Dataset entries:

>> START

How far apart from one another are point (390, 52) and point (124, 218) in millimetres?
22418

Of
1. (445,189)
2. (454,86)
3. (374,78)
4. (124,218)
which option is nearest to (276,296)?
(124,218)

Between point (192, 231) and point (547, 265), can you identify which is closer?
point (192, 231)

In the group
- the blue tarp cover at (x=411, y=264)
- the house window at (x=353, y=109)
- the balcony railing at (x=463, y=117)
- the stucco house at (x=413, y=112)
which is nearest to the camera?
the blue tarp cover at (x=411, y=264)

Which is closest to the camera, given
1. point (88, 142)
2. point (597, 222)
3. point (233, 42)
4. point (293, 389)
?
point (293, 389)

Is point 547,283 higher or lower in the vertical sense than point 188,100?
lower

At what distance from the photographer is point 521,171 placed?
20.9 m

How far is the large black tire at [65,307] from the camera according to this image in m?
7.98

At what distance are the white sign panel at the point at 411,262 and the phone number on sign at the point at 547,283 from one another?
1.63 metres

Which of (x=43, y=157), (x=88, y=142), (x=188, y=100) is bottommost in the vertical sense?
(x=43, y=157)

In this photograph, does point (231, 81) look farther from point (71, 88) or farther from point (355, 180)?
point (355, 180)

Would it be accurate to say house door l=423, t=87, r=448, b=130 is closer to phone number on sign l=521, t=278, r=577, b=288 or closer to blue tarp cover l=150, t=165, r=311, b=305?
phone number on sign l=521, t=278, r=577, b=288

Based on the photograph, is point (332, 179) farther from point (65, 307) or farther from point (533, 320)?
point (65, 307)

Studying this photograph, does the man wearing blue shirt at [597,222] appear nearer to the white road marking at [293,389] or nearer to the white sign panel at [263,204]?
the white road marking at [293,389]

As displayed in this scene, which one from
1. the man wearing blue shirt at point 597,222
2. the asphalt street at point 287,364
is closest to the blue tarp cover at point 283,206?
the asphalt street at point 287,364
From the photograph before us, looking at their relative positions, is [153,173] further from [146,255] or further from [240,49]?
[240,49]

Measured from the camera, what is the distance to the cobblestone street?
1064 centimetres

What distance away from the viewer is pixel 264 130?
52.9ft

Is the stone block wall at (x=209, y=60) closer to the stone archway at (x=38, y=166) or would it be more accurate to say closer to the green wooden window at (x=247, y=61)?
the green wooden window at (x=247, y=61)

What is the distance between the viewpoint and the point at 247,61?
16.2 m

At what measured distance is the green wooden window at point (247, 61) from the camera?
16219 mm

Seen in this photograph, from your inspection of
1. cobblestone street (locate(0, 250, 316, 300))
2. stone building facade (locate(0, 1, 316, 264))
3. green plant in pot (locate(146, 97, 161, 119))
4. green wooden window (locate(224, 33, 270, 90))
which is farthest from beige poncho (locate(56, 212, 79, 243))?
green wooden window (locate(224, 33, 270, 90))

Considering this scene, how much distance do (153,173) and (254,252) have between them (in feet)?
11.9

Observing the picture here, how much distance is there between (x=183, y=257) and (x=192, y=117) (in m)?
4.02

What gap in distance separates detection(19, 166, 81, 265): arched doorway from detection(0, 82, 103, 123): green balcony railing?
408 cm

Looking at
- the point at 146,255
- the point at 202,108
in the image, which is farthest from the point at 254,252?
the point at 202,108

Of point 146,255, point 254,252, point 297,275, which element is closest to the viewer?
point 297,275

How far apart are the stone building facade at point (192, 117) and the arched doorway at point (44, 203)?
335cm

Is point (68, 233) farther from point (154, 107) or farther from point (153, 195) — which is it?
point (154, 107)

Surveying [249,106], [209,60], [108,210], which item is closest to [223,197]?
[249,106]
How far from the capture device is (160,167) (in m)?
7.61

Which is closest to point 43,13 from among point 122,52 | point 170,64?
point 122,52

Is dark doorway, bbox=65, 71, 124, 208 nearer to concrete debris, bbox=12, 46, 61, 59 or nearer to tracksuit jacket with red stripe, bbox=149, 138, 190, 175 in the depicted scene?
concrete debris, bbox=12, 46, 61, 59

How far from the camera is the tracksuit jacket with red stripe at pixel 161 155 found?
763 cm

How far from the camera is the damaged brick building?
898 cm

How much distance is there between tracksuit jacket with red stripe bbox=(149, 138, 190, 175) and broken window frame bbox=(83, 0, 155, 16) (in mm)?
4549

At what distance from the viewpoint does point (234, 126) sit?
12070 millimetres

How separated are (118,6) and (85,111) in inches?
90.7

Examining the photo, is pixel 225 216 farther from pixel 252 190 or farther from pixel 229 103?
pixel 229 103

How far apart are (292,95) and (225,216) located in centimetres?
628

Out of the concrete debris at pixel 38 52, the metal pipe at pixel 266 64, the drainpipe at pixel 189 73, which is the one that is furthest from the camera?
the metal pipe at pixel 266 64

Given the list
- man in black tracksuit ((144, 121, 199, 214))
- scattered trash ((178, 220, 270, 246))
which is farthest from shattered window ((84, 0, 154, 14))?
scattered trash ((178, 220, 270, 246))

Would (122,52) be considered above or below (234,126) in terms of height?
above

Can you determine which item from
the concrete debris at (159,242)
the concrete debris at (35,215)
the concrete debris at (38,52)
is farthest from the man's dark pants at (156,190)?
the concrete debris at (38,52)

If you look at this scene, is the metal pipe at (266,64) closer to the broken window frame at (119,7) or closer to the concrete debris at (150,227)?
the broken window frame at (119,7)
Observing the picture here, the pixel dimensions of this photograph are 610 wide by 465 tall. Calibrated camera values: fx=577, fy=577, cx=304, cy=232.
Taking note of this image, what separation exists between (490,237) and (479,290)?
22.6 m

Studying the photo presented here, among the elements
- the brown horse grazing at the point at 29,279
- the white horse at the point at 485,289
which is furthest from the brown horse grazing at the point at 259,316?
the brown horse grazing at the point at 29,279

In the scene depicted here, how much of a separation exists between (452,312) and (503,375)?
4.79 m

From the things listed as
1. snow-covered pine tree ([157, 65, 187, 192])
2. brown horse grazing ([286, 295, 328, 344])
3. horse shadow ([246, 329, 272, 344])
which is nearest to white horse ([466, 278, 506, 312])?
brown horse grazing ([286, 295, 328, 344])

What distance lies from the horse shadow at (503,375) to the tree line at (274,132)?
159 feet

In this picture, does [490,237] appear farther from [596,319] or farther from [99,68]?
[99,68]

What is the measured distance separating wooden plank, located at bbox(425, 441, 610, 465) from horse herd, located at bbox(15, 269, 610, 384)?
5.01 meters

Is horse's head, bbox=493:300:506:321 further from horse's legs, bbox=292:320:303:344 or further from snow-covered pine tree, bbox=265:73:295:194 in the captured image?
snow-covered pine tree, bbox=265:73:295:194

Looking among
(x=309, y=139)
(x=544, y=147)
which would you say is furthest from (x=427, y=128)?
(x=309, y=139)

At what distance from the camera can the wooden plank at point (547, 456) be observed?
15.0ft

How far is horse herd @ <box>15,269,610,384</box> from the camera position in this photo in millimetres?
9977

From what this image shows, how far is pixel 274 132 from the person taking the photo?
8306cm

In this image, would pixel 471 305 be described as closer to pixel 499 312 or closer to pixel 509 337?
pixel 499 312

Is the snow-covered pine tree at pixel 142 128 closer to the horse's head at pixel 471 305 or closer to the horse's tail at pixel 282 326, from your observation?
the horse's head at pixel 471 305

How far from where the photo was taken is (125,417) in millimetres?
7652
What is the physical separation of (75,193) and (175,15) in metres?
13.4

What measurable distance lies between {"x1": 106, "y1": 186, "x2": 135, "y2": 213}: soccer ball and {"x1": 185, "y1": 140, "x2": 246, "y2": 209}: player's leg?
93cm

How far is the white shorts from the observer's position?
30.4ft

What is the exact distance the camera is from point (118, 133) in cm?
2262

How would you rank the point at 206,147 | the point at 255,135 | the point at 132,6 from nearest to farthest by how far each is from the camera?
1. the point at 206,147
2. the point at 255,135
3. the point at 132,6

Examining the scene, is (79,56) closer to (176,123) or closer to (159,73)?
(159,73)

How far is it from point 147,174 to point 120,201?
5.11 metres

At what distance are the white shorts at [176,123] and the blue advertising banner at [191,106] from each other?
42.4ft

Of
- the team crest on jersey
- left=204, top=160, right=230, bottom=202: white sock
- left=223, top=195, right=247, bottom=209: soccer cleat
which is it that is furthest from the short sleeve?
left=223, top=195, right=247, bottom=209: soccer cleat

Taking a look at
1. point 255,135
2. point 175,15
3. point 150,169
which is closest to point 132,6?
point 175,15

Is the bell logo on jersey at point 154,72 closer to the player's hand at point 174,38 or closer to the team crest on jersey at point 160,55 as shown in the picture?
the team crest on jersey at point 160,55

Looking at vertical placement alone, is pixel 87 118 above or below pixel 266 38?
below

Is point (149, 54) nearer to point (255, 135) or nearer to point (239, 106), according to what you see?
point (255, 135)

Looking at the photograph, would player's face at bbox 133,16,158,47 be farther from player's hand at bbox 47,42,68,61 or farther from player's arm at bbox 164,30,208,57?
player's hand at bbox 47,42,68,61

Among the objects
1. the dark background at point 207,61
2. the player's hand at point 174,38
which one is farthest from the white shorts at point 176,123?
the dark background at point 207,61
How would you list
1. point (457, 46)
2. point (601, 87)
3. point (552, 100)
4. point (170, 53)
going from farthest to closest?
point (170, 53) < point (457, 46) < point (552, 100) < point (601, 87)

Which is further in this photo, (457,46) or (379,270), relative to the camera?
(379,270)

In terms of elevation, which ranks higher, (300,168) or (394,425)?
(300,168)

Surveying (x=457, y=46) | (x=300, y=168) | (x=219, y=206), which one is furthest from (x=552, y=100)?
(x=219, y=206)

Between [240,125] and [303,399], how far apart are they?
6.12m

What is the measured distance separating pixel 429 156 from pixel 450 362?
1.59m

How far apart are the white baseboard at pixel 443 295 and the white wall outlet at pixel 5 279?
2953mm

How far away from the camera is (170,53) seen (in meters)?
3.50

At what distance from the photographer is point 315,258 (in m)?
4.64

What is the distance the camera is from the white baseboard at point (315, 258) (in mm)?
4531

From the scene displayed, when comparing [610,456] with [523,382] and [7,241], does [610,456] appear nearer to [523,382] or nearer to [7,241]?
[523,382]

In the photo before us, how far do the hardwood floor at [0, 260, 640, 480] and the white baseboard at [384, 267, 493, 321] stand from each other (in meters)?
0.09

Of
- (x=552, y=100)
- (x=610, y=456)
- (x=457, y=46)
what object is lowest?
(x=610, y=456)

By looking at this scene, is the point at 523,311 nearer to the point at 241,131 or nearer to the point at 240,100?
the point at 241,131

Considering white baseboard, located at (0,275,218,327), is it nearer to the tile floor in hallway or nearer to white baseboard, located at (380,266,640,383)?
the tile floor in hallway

>> END

= AIM =
Retype, exactly and only, the lines running from the one with "Among the objects" through the final line of the listing above.

= CORRECT RESPONSE =
Among the objects
1. the dark background at point 207,61
2. the player's hand at point 174,38
which one is farthest from the white shorts at point 176,123?
the dark background at point 207,61
How would you list
1. point (457, 46)
2. point (601, 87)
3. point (552, 100)
4. point (170, 53)
going from farthest to closest?
point (170, 53) < point (457, 46) < point (552, 100) < point (601, 87)

Which is further in this photo, (457,46) or (379,270), relative to the camera?
(379,270)

In terms of elevation, which ranks higher, (300,168) or (394,425)?
(300,168)

Surveying (x=457, y=46) | (x=300, y=168) | (x=219, y=206), which one is furthest from (x=552, y=100)?
(x=219, y=206)

Between [240,125] and [303,399], how far apart are they?
6.12m

What is the measured distance separating pixel 429 156 from pixel 450 362?
1.59m

How far apart are the white baseboard at pixel 443 295 and the white wall outlet at pixel 5 279?
2953mm

How far away from the camera is (170,53) seen (in meters)?
3.50

At what distance from the photographer is point 315,258 (in m)?
4.64

What is the distance the camera is from the white baseboard at point (315, 258) (in mm)?
4531

From the scene displayed, when comparing [610,456] with [523,382] and [7,241], does [610,456] appear nearer to [523,382] or nearer to [7,241]?
[523,382]

In the photo before us, how far do the hardwood floor at [0, 260, 640, 480] and the white baseboard at [384, 267, 493, 321] stand from each other (in meters)?
0.09

Of
- (x=552, y=100)
- (x=610, y=456)
- (x=457, y=46)
what object is lowest?
(x=610, y=456)

By looking at this scene, is the point at 523,311 nearer to the point at 241,131 or nearer to the point at 240,100?
the point at 241,131

Considering white baseboard, located at (0,275,218,327), is it nearer to the tile floor in hallway or nearer to white baseboard, located at (380,266,640,383)?
the tile floor in hallway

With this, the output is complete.